The action was solid, but there just wasn't anything particularly appealing about where the story is heading, and I don't have the patience to wait around for some moment when Damien Wayne stops being the most annoying character in the DC Universe.

Rating: 4/10

Wednesday, October 10, 2018

Watch The Skies V. 8.10

From the random stack of unread comics (though not actually a comic).

Title: Watch The Skies
Issue: V. 8.10
Publisher:Camp Hill/Harrisburg Scifi & Fantasy Reading Group
Writer: Eric Hardenbrook
Cover: Eric Hardenbrook

This is a zine/newsletter from a science fiction club. There's no official date, but based on release dates mentioned in the articles, this appears to have been published in 2008 or 2009.

The contents include news from print and media SF, a couple of features on authors (Karen Traviss and David Louis Edeleman), a page of space science news, a short essay giving an overview of steampunk, and an essay discussing how to introduce science fiction to those unfamiliar with the genre.

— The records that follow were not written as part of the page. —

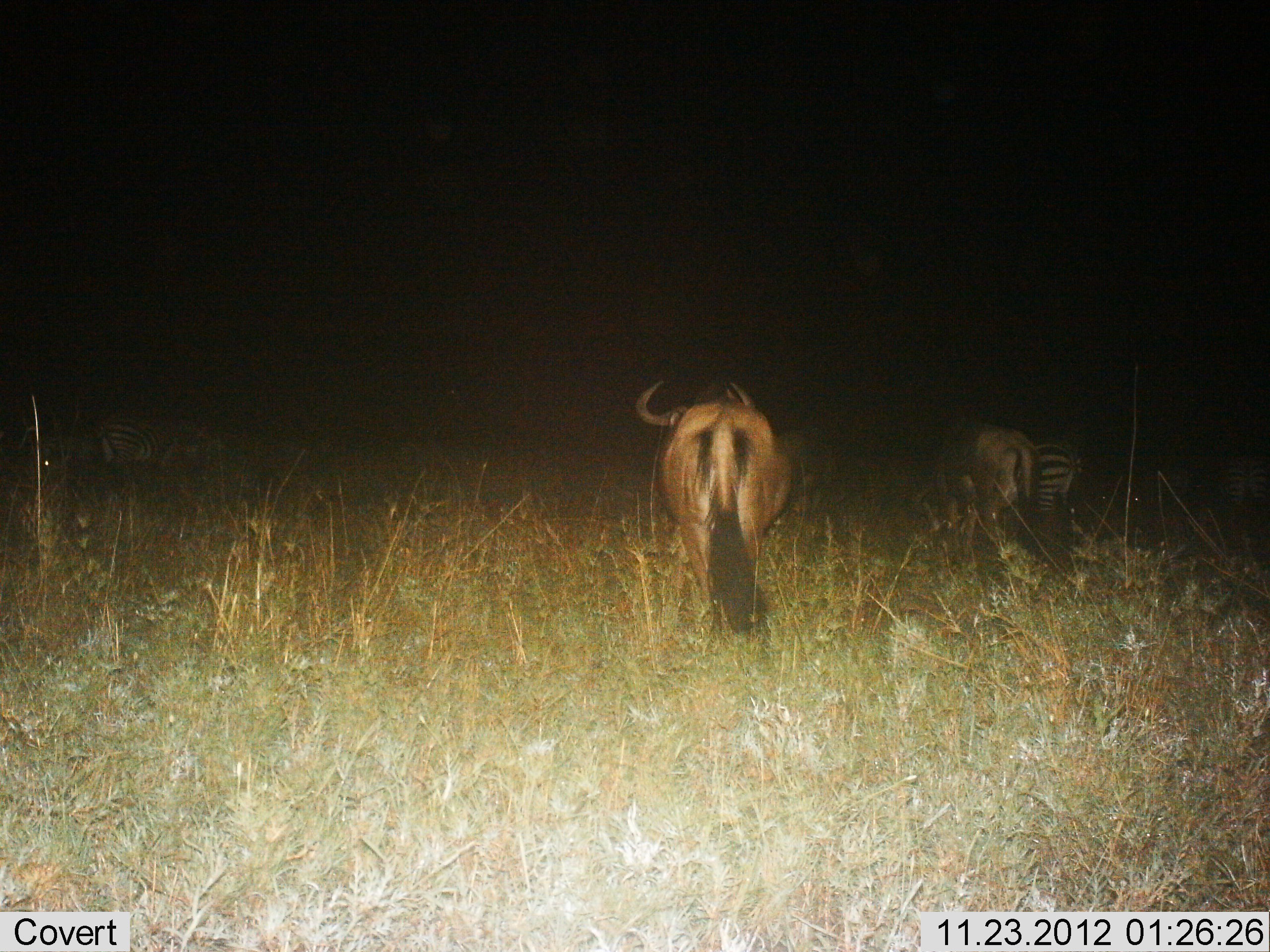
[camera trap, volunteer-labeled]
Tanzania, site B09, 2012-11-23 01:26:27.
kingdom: Animalia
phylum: Chordata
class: Mammalia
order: Artiodactyla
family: Bovidae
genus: Connochaetes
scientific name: Connochaetes taurinus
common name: blue wildebeest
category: wildebeest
Wildebeest (blue wildebeest) (Connochaetes taurinus), count 2. Behavior (volunteer vote fractions): standing 67%, resting 0%, moving 8%, interacting 0%. Young present (vote fraction): 0%. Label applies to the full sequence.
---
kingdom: Animalia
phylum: Chordata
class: Mammalia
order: Perissodactyla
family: Equidae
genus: Equus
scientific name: Equus quagga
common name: plains zebra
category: zebra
Zebra (plains zebra) (Equus quagga), count 3. Behavior (volunteer vote fractions): standing 64%, resting 0%, moving 0%, interacting 0%. Young present (vote fraction): 0%. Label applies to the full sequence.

Eric Hardenbrook is the only credited writer in the zine. There were two articles on Karen Traviss' work, and they felt a bit redundant in their content. Otherwise, I enjoyed this as a snapshot of some of the things going on in SF fandom about 10 years ago.

Rating: 5.5/10

Monday, October 8, 2018

The Amazing Spider-Man #1: Behind-The-Scenes Edition

I got this Marvel freebie from one of the comic shops I visited over the summer.

Title: The Amazing Spider-Man
Issue: 1 (Behind-The-Scenes Edition)
Publisher: Marvel Comics
Date: September 2018
Writer: Nick Spencer
Artist: Ryan Ottley
Editor: Nick Lowe

This is a pretty cool promotional freebie from Marvel. It's the complete main story from the recent Amazing Spider-Man reboot, but with just Ryan Ottley's pencil art.


This gives a unique perspective to the story, as well as revealing the process. Not to mention showing off Ottley's artistic talents.


Obviously, without the dialogue and the finished art, a lot gets missed, but I didn't mind. And the full version is readily available for those who wish to purchase it (and likely to remain in reprints for years to come).

I could't follow that much of the dialogue-based storytelling, but much of the familiar supporting cast made appearances. The plot's main action saw Spidey joining the Avengers to deal with what appears to be a massive invasion by extradimensional creatures in New York City. But thing are not entirely as they seem.

The art was beautiful and the story looked interesting enough that I would say that the book did its job as a promo.

Rating: 7.5/10


Saturday, October 6, 2018

Goodbye Kitty

From the random stack of unread comics.

Title: Goodbye Kitty: A Cautionary Tale
Publisher: Ryan Dow
Writer: Ryan Dow
Artist: Ryan Dow

This quarter-sized minicomic tells a dark tale of revenge from beyond the grave involving a love triangle between a teddy bear, a doll, and a (plushie?) kitty.

Sometimes the simplest stories work best. This no-frills minicomic tells the whole grim tragedy in 24 pages, and it works surprisingly well.

This is a quick, fun, and effective horror story.